PROMPT: Exact copy, no pictures: return all the data below as written.

───── PROVIDED MATERIAL ─────

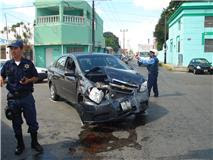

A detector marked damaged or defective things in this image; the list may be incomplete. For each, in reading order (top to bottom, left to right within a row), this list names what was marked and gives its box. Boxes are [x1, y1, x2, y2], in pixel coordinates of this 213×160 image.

broken headlight [88, 87, 104, 104]
damaged silver sedan [47, 53, 148, 124]
crushed front end of car [77, 66, 149, 124]
crumpled hood [103, 66, 145, 85]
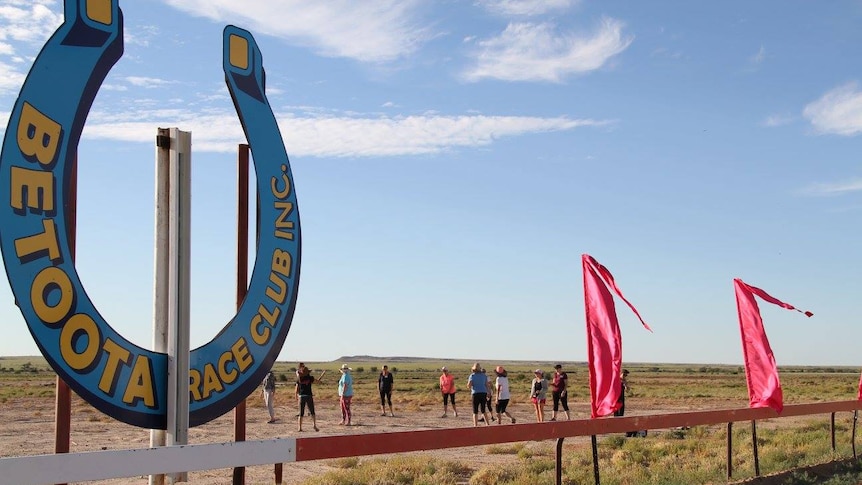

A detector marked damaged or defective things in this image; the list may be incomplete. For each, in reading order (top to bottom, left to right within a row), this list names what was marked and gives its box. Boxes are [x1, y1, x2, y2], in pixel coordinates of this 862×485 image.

rusty red metal post [233, 144, 250, 484]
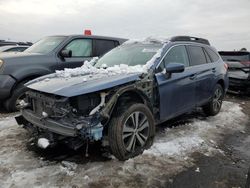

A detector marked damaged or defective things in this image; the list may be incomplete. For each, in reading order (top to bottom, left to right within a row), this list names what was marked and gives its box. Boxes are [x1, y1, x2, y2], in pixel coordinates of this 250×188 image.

damaged hood [25, 72, 143, 97]
damaged blue suv [15, 36, 229, 160]
crumpled front bumper [15, 108, 103, 141]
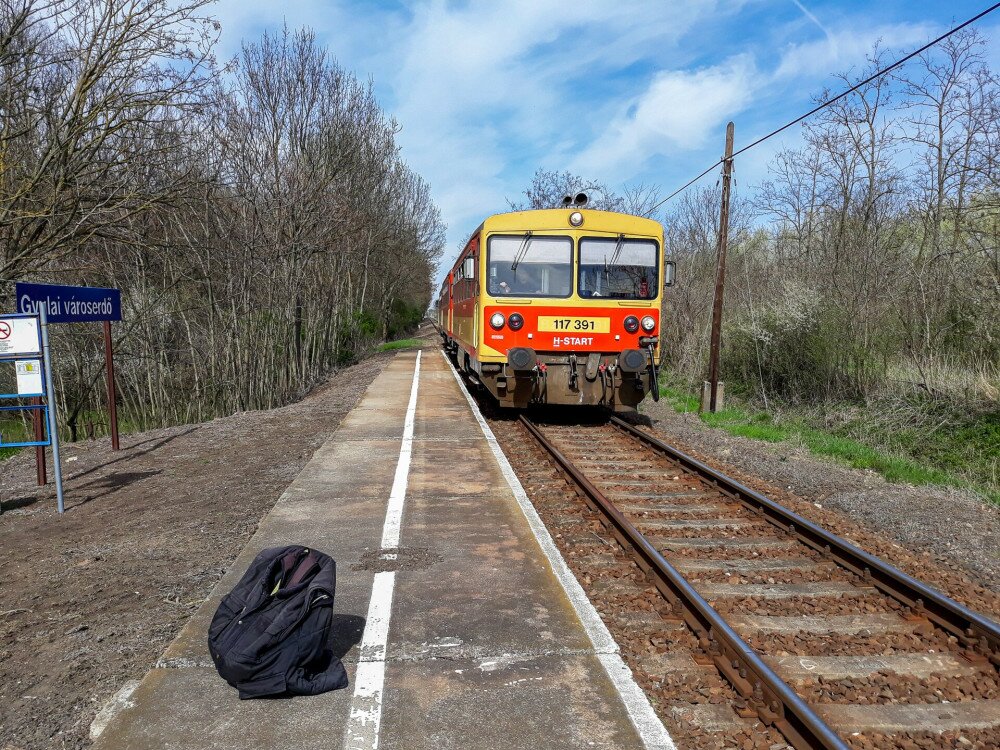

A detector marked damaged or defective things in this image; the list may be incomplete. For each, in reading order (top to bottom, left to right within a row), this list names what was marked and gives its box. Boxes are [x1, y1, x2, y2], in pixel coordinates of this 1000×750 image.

rusty railway track [516, 418, 1000, 750]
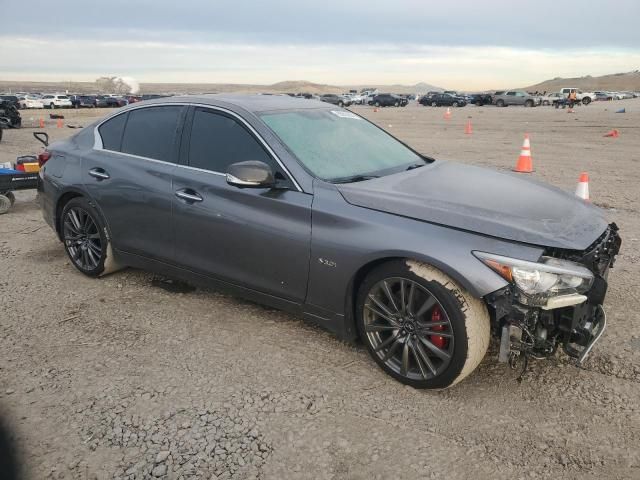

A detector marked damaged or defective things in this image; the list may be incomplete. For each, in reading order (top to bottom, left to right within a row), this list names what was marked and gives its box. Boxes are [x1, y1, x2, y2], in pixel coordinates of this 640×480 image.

exposed headlight assembly [472, 251, 592, 308]
broken headlight lens [470, 253, 596, 302]
damaged front bumper [484, 223, 620, 366]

─────

COMPLETED TASK:
A detector marked damaged or defective things in this image; the list may be incomplete. For each, in reading order (top to bottom, left to right within a row), this list names what was marked and gives its box. Boxes are [x1, y1, x2, y2], in pixel coordinates of this 213×160 image.

broken headlight [88, 87, 104, 104]
damaged silver sedan [47, 53, 148, 124]
crushed front end of car [77, 66, 149, 124]
crumpled hood [103, 66, 145, 85]

A detector marked damaged or defective things in this image; the list may be incomplete. For each, in reading order (top to bottom, left to right within a row), this list names what was marked and gives its box. Boxes are [x1, y1, x2, y2], in pixel coordinates of this 862×485 image.

rusty red metal post [233, 144, 250, 484]

A detector marked damaged or defective things in this image; the list may be incomplete. For each, in reading order (top to bottom, left to right within a row), this list names what was marked and gives its box. Boxes are [x1, y1, x2, y2], in pixel coordinates of this 250×188 image.

damaged hood [25, 72, 143, 97]
damaged blue suv [15, 36, 229, 160]
crumpled front bumper [15, 108, 103, 141]

A detector marked damaged or defective things in this image; the list may be incomplete. For each, in reading order (top to bottom, left to right within a row), this list names what was marked and gives its box. Boxes are [x1, y1, x2, y2], in pixel coordinates of this 1000×750 image.

rusty railway track [516, 418, 1000, 750]

A detector marked damaged or defective things in this image; the list may be incomplete. For each, in reading order (top to bottom, left to right within a row), this list names what was marked and gives its box. Boxes are [x1, y1, x2, y2], in pixel coordinates of this 640×480 image.

exposed headlight assembly [472, 251, 592, 308]
broken headlight lens [470, 253, 596, 302]
damaged front bumper [484, 223, 620, 366]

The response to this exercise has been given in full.